**Written instruction A**
Reproduce word for word the part of the blog post about adult-content labels between "Are You Censoring" and "young adult readers?", inclusive.
**Written instruction B**
Carry the blog post on book review blogs marked as adult content forward from its final sentence.

Are You Censoring Your Own Blog?

Karin Kallmaker LIFE + STYLE

KK meme I'm a writer. What's your superpower?

Musing aloud today about the phenomenon of book review blogs that are voluntarily marked “adult content.” I’ve run across at least a half-dozen about gay or lesbian books that are; none of them are about erotica or sex. Seriously? A review of a book that is about lesbians should be sheltered from web browsers under the age of 18? Including reviews of books that are for young adult readers?

We’re decades along in a struggle to have the word “lesbian” not seen as a declaration of sexual activity akin to the F-word. We have taught ourselves and those around us to say lesbian in polite company and have it accepted as a label as descriptive and casual in conversation as “I’m a veterinarian” or “I’m American.”

So, fellow bloggers, are you afraid you’ll be accused of recruiting youth? Are you really trying to turn teens gay by talking about lesbian books? I know, it’s a silly idea.

Only homophobes think that’s possible and they have no control over your site or its availability on the Web. You, on the other hand, have complete control over your site. Why are you doing their work for them?

If your blog isn’t about sex toys, explicit erotica or a detailed descriptions of the kind of BDSM one finds in Fifty Shades of Grey, it’s not “adult.” Just using the acronym BDSM is not “adult.” Reviewing a book of lesbian erotica isn’t de facto “adult” either. And trust me, book bloggers who review straight romance do not put themselves behind an adult filter.

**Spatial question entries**
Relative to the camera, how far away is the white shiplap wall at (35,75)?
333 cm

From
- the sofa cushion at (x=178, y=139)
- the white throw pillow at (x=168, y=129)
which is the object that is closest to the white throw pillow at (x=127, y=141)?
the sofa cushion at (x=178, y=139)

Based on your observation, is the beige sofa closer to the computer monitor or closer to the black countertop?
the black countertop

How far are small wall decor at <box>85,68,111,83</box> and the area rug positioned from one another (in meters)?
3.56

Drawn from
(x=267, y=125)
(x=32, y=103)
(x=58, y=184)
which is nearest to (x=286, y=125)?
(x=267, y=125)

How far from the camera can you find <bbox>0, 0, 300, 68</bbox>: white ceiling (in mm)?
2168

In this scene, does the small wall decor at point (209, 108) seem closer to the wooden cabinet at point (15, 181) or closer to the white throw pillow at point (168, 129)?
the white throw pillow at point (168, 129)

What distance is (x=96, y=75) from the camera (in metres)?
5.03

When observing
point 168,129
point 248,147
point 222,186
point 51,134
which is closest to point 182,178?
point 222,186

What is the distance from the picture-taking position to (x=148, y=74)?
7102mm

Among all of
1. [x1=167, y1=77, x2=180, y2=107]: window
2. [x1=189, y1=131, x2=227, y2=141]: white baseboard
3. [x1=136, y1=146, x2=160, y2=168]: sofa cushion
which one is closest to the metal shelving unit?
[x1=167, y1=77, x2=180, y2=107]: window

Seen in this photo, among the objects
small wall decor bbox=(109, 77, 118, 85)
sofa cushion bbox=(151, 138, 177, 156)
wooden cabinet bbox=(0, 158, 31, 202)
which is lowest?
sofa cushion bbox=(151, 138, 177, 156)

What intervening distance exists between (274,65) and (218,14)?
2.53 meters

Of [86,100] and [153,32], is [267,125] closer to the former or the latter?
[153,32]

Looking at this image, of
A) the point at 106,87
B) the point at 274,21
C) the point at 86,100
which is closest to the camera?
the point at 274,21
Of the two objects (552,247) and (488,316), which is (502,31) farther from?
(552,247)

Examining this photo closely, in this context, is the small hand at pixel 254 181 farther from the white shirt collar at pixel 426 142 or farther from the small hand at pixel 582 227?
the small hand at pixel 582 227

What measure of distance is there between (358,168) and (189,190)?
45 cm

**Exercise result A**
Are You Censoring Your Own Blog?

Karin Kallmaker LIFE + STYLE

KK meme I'm a writer. What's your superpower?

Musing aloud today about the phenomenon of book review blogs that are voluntarily marked “adult content.” I’ve run across at least a half-dozen about gay or lesbian books that are; none of them are about erotica or sex. Seriously? A review of a book that is about lesbians should be sheltered from web browsers under the age of 18? Including reviews of books that are for young adult readers?

**Exercise result B**
Consider the sexual content and activity in the Twilight Series, categorized as suitable for ages 12-17. Is your blog actually more “adult” than the content of those books? If that’s not adult content, then the mere mention of passion and sex in a book about lesbians is certainly not “adult.” There’s plenty of passion and sex in the Bible. Last I checked, that’s available uncensored online, complete with rape, adultery, fornication and sex-motivated murder.

Besides, guess what? We are recruiting youth. Not their bodies, but their minds. Think about the LGBT young person at a public library that filters their Internet search results — and many do. That young person is looking for a review of a book, exactly the kinds of books you review.

But because you’ve voluntarily told the search engines your content is adult, your site will not be listed as a result. Is that young person to be protected from your thoughts about the books you read? Seriously?

It’s true that filtering software may examine your site and decide it’s “adult,” but let the software make that decision; don’t do it to yourself! Homophobes and haters and One Million Moms may examine your site and decide it’s “adult.” Big whoopity doo.

Copyrighted material.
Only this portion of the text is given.